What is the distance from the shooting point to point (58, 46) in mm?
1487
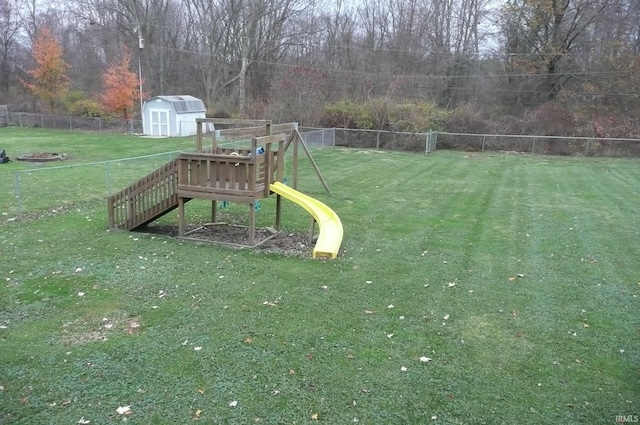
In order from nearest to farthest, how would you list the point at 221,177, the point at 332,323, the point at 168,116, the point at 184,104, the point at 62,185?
the point at 332,323 < the point at 221,177 < the point at 62,185 < the point at 168,116 < the point at 184,104

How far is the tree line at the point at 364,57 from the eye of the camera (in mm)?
28250

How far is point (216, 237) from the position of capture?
8.95 meters

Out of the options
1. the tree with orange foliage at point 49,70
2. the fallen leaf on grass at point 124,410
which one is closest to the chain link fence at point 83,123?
the tree with orange foliage at point 49,70

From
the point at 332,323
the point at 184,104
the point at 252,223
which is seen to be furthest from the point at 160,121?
the point at 332,323

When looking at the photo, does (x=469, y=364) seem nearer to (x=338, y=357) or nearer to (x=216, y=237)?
(x=338, y=357)

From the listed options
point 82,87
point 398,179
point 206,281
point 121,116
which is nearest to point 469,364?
point 206,281

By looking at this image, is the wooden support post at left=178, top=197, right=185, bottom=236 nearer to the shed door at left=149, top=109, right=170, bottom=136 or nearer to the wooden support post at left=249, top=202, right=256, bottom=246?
the wooden support post at left=249, top=202, right=256, bottom=246

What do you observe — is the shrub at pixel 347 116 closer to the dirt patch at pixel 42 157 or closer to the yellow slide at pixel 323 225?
the dirt patch at pixel 42 157

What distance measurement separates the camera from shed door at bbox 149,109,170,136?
3019 centimetres

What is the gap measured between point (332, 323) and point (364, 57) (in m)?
34.1

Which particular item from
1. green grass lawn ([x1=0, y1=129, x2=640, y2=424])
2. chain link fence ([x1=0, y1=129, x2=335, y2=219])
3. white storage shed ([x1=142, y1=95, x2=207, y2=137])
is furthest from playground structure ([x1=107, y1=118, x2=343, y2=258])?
white storage shed ([x1=142, y1=95, x2=207, y2=137])

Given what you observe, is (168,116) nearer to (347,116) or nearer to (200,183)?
(347,116)

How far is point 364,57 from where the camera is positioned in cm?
3681

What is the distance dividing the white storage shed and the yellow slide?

____________________

Reproduce the listing from its beginning through the line containing "8.95 meters", inclusive, with every line exactly as it appears. Leave the pictures out of your answer.

__Reply__
What is the distance from the shooting point to point (58, 46) in mm?
1487
In order from nearest to farthest, how would you list the point at 221,177, the point at 332,323, the point at 168,116, the point at 184,104, the point at 62,185?
the point at 332,323 < the point at 221,177 < the point at 62,185 < the point at 168,116 < the point at 184,104

How far is the tree line at the point at 364,57 from the eye of the camera (in mm)?
28250

How far is point (216, 237) from the position of capture?
8.95 meters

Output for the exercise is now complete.